Neukölln, Berlin, 2017.
Besonders spannend ist die breite und lange Vorgeschichte des Films: Martin Scorsese wurde während der Kontroversen um seinen Film "Die letzte Versuchung Christi" von einem Bischof auf das Buch von Shusaku Endo "Schweigen" (Leseprobe hier) aufmerksam gemacht, in dem die an historische Ereignisse angelehnte Geschichte erzählt wird. Im Interview spricht er davon, dass er seitdem darüber nachdachte, wie er es verfilmen könnte. Nach dieser langen Vorlaufzeit wurde das Filmprojekt seit ca. 2012 energischer betrieben, so dass der Film nach seiner Premiere im Vatikan 2016 schließlich in die Kinos gelangen konnte.

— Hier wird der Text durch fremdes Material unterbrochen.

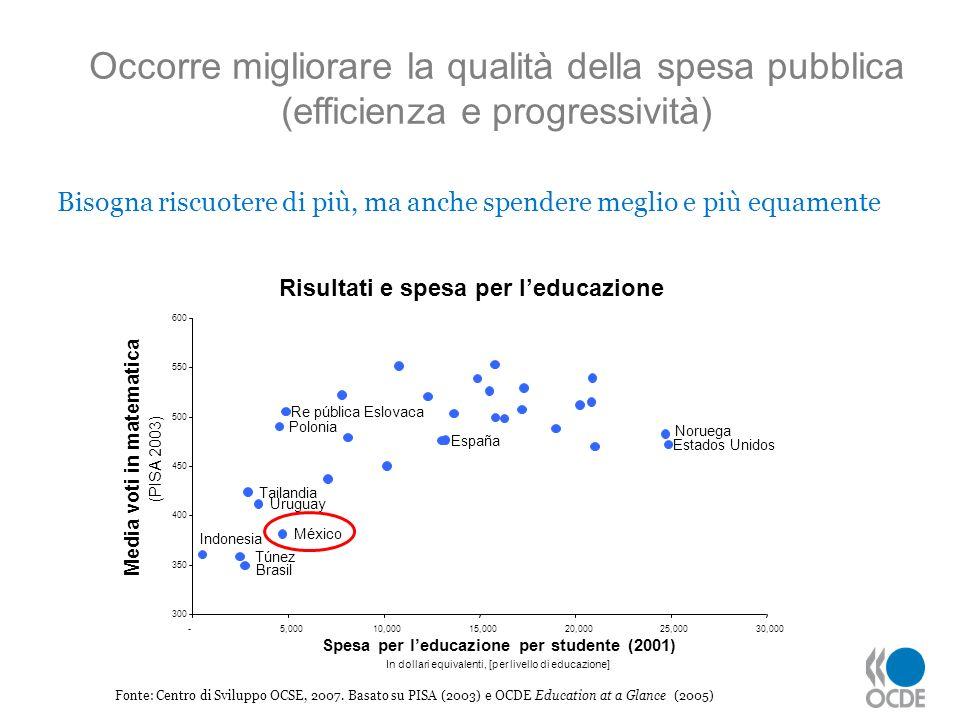 Occorre migliorare la qualità della spesa pubblica (efficienza e progressività)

Der Film spielt zur Zeit der gnadenlosen Christenverfolgungen in Japan ab Anfang des 17. Jahrhunderts. Zwei junge Jesuiten brechen 1638 aus Portugal auf, um ihren theologischen und geistlichen Mentor Ferreira (Liam Neeson) zu suchen, der verschollen ist und von dem das Gerücht umgeht, er sei unter dem Druck der Verfolgung vom Missionar zum Glaubensflüchtigen geworden. Auf geheimen Wegen kommen sie nach Japan und treffen kleine christliche Geeinschaften, die heimlich ihren Glauben praktizieren und in ständiger Angst vor der Verfolgung durch die staatlichen Behörden leben müssen. Der Film erzählt vornehmlich die Geschichte des einen der beiden Ordensmänner, P. Sebastião Rodrigues (Andrew Garfield), seine Gewissenszweifel, seine Ängste und Ideale, seinen äußeren und inneren Weg in Konflikt und Dialog sowohl mit dem japanischen Inquisitor als auch mit Gott und seinem Glauben.

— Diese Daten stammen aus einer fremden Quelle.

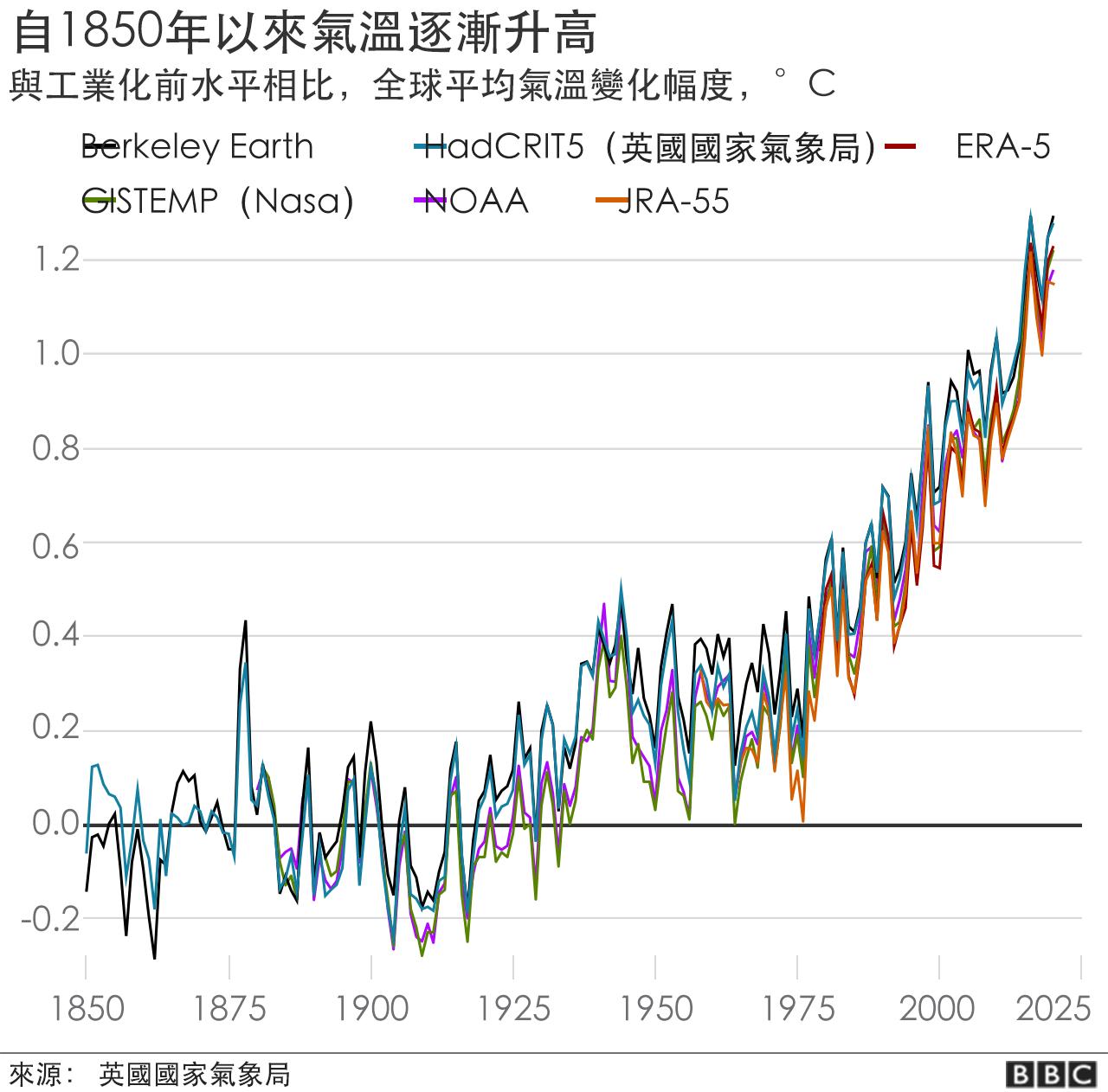 1850年以來氣溫上升曲線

Das Ende des Filmes kann man hier nicht vorwegnehmen ohne den Film um seine Spannung zu bringen.
Aber einige grundlegende Fragen, die sich aus dem Film ergeben, finde ich äußerst spannend.

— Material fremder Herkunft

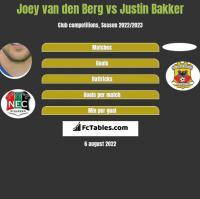 Joey van den Berg vs Justin Bakker h2h player stats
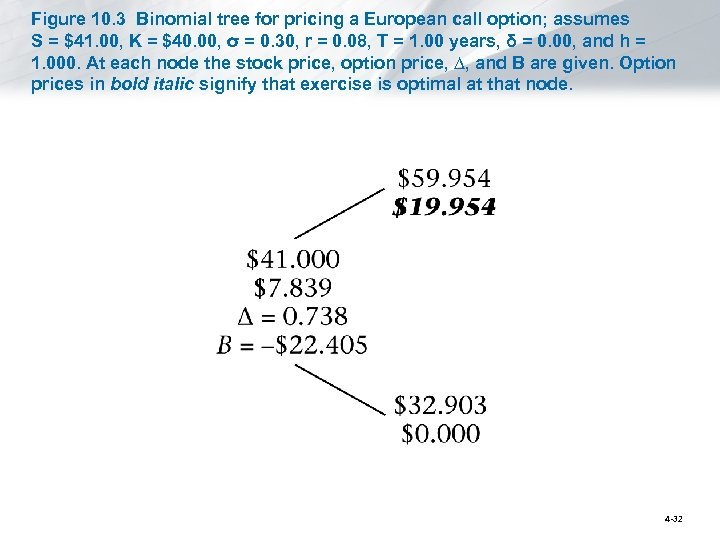 Figure 10. 3 Binomial tree for pricing a European call option; assumes S =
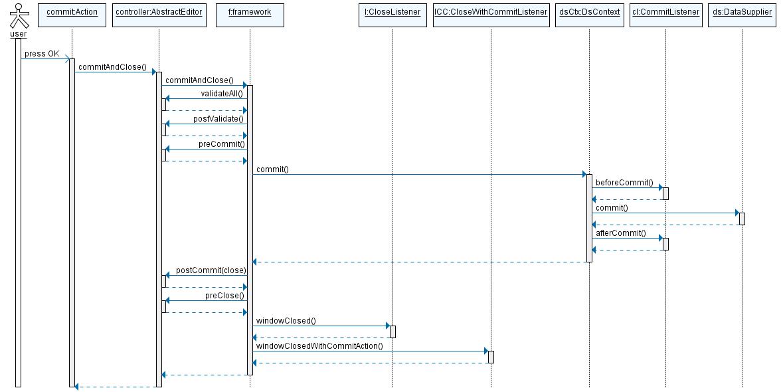 CUBA Platform. Developer\'s Manual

1. Die Zeichen des Glaubens
Es ist eine Welt ohne Bibeln, ohne christliche Symbole, ohne Priester, ja fast ohne Glaubenswissen, in welche die beiden Europäer da eintreten. Trotzdem halten die japanischen Christen mit immenser Frömmigkeit und gegen den staatlichen Druck an der Botschaft fest, die ihnen die ersten Missionare gebracht haben. Was die beiden Jesuiten nun an christlichen Symbolen mitbringen, ist verboten und wird von den Einheimischen mit dementsprechend großer Ehrfurcht behandelt – Rosenkränze und Kreuze werden so sehr verehrt, dass sich einer der beiden schon sorgt, ob es wirklich der Glaube an Gott oder das Zeichen ist, das da im Mittelpunkt steht.
Die Bewunderung des unbeirrten Feststehens im christlichen Glauben bei gleichzeitiger Feststellung riesigen Unwissens auch über basale Glaubensinhalte verwirren die beiden und bringen sie zu unterschiedlichen Einschätzungen über ihre Aufgabe.
Mit dem Fortgang der Ereignisse entspinnt sich daran anschließend die urchristliche Frage nach dem Umgang mit diesen Zeichen. Denn als der Inquisitor mit Soldaten ins Dorf kommt, sollen einige der Bewohner zum Zeichen, dass sie keine Christen sind, auf eine Ikone treten. Während der Bedenkzeit spalten sich die Geister: Was ist einerseits schon so schlimm daran, auf ein Bild zu treten? Wie kann man andererseits auf der Darstellung des Retters herumtrampeln? 

Kreuzzeichen am Boden.
Herrsching am Ammersee, 2015.
Es geht um den symbolischen Akt, dessen Ziel den einfachen Dorfbewohnern intuitiv klar ist. Während einer der beiden Jesuiten ganz aufgeklärt und modern argumentiert, dass es nur Bilder sind und der Wert des Lebens über diesen Zeichen steht, wollen sich einige weigern, auch wenn sie das das Leben kosten würde.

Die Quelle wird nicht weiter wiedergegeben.